Title: These Burning Bones
Author:
bossymarmalade
Recipient:
rivulet027
Fandom: Generation X
Pairing: Jubilation Lee/Paige Guthrie
Rating: PG-13
Word count: 1225
Disclaimer: Characters property of Marvel Comics
Warnings: None required
Summary: For once, Paige is changing from the inside out.
Paige goes home for a while to see her folks, and she can't stop thinking about how much she'd wanted to be here and how much she can't stop wanting to be back at the Massachusetts Academy. She thinks about it while she's shaking out the duvets on her bed and her sisters' beds and her brothers' beds; she thinks about it while she's walking through sunshine-drenched elbow-high wheat in a homemade pink dress; she thinks about it while she's carefully, carefully biting her lip and pressing her fingers against her damp panties in the middle of the night.
There's a postcard, one week in. A picture of a cartoon rabbit fishing at a waterhole, and on the back there's messages from everybody, unsigned. Paige drags her fingertip over the pen impressions, feeling laconic Angelo here, reserved Monet here, cheerful Everett here. Jono's thoughtful pen-strokes crammed up against Jubilee's heavy strokes covering most of it. She could lick the card and feel her tongue dipping into each crevice.
Her parents are almost relieved when Paige takes a fever over the weekend, because it explains to them why she's been acting so strange. For her part, she piles calico quilts and feather ticks on herself, drinking small hot cups of tea and sweating and sweating, hoping the fever she feels in her bones will drain out as well and sprawl soaking into the coverlets, to be washed away in the laundry and bleached inert by the sun.
When the fever finally breaks and she can get up again, Paige sits on a tree stump out back of the house with her momma's heavy fabric shears dangling from her fingers. Her dress rustles up from her knees and she can feel the scratch of the bark on her shins. Her hair falls in twists and twirls of gold when she angles the scissors into it, snipping and cutting with long, deliberate upward slices.
It's all piecey and awkward and her mom can barely look at her. But Paige likes it, the way that tendrils separate and curl a little to clasp against her cheeks, her forehead; the way it constantly looks like she just tumbled out of bed, like she's left some lover's fingers itching in its absence. The clutch of longing in her chest loosens, smooths, and she thinks about going back to school as if it's going back home.
---
When she does get back, it's late at night. Her bus got late somewhere in Utica when the driver got a phone call telling him that his sister had passed away, and Paige sat for a long, dreary hour next to a boy with doodled-on Converses who wanted to tell her all his cynical and edgy thoughts on death. "It's so organic," he said, "how just this voice dropping out of the night -- bam! -- brings tidings of ending, just like that."
You're lucky when you get tidings, Paige wanted to tell him.

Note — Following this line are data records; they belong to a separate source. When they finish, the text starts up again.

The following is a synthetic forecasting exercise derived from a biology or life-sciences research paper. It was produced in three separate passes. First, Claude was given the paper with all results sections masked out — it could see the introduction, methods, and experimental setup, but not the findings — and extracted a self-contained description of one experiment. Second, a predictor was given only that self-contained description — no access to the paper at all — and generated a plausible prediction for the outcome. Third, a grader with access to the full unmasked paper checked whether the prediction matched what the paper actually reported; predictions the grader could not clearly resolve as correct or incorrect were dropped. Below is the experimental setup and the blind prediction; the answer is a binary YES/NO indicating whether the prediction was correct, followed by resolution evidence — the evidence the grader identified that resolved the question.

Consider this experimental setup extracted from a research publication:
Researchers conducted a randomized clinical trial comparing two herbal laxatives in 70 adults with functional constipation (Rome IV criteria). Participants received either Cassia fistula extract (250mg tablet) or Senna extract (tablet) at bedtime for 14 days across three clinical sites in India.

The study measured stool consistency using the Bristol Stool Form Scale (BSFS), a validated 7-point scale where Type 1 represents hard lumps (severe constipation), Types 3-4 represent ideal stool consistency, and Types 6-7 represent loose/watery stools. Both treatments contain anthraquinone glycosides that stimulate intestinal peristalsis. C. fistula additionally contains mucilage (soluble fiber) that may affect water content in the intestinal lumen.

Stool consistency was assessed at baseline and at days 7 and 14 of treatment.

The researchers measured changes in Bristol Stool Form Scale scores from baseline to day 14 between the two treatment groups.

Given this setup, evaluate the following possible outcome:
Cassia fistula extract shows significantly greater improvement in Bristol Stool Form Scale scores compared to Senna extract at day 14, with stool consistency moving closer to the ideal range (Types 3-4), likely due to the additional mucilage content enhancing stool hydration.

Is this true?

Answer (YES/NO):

If you're very unlucky, you get to see death unfurling in front of you, graceless and starving.
The school is dark and she winds deeper into it, feeling damp from how thick the night is outside and how long she's been travelling. Nobody's awake in the rec room, nobody's having a midnight bowl of cereal, nobody's battling demons in the Danger Grotto; it's a weirdly still feeling but Paige leans into it, eagerly.
She watches her feet as she climbs up the stairs to the dorm rooms, her ballet flats going soft and dull at the toes. She passes doors, one two three, and when she gets to the one she wants Paige doesn't bother knocking.

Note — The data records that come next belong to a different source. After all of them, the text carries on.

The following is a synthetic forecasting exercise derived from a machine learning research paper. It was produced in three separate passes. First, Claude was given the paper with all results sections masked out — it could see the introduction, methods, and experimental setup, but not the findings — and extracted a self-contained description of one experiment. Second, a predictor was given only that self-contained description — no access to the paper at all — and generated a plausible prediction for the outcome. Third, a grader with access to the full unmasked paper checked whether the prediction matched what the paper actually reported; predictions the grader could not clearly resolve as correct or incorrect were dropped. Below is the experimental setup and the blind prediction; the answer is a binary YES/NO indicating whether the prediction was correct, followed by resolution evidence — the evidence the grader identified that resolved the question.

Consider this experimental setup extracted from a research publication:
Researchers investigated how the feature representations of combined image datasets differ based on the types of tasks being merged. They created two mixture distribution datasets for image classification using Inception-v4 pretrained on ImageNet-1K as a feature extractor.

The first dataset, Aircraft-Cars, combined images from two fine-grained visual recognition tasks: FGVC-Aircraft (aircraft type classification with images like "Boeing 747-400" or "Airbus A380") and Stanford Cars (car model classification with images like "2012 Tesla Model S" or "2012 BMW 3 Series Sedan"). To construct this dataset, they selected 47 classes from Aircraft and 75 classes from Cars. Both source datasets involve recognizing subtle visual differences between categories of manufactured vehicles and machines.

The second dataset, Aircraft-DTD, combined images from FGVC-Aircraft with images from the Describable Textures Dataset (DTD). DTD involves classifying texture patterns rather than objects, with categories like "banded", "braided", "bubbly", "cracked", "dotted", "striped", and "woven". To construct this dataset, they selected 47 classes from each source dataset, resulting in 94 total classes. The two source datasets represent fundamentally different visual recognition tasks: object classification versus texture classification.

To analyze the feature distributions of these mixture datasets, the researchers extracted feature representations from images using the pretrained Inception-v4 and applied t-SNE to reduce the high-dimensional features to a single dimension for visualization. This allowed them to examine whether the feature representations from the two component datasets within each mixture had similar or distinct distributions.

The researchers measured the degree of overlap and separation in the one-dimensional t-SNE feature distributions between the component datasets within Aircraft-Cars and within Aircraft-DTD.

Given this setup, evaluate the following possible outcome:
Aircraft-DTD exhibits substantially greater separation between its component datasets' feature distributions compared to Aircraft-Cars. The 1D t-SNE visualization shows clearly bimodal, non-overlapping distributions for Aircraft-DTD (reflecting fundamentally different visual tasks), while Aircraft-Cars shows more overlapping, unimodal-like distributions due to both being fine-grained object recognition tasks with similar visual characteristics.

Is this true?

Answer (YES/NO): YES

It's quiet inside but somehow less quiet than the rest of the school. Jubilee's in bed, breathing warm and sweet, and around her the ephemera of her room, of her life, glitters and sparkles even in the darkness. Paige lets it all sink into her and feels it replacing the fever in her bones, and for the first time, she's sure about this.

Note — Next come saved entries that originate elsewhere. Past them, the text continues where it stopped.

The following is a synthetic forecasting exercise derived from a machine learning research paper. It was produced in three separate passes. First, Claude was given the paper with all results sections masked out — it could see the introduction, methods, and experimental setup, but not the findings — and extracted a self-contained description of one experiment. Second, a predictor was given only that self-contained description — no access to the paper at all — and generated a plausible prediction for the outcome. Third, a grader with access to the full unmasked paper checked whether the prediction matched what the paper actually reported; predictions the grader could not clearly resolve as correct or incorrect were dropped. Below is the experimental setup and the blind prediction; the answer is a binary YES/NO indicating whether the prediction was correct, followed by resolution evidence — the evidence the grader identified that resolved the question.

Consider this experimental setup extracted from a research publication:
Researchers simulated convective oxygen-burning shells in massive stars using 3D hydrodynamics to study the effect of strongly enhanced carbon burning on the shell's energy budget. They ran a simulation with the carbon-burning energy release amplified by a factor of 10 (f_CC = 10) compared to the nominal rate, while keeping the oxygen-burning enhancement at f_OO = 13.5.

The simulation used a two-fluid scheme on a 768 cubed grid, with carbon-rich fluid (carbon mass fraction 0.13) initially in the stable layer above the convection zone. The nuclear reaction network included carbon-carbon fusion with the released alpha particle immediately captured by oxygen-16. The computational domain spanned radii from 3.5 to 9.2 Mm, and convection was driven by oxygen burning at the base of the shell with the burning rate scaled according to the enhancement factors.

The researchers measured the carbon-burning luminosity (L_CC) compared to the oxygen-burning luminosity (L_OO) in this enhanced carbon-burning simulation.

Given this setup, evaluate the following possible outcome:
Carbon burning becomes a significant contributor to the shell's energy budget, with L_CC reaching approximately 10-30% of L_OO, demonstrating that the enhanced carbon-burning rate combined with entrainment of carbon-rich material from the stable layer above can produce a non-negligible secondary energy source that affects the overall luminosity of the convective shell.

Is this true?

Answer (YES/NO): NO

The bed dips only a little bit when she sits on it (Jubes likes a firm mattress, one you can really get a good bounce on, and didn't Paige's mind do a flip-flop when she'd announced that), and Paige holds her breath until she starts seeing spots. "Jubes," she lets herself whisper, finally. "Jubilee. Wake up." Her fingers slip into Jubilee's hair, avoiding the pale curves of shoulder, of throat, of cheek; she can wait.
They're very well-trained and Jubilee's had to be more alert than most, so she's awake between one groggy breath and the next, sitting up, face turning against Paige's hand. "Hayseed?" she says, voice roughly catching on itself. "I thought you'd still be back at the homestead, dreaming of shortstacks and maple syrup and dairy cows." Jubilee's usually-sharp voice is flattened by sleep and Paige bites her lip and carefully, carefully, lets her hand drift. Down Jubilee's high cheekbone, her rounded chin, her so-pink rosebud mouth, and oh yes, there's the reaction she wants, an indrawn breath and sigh all in one as Jubilee tips her head back a little and her breasts shift under the camisole she sleeps in. Paige expected a tank top, maybe a t-shirt, but no, it's a jade-green nylon camisole with scalloped embroidery that kisses just where Jubilee's breasts start to shade towards intimacy.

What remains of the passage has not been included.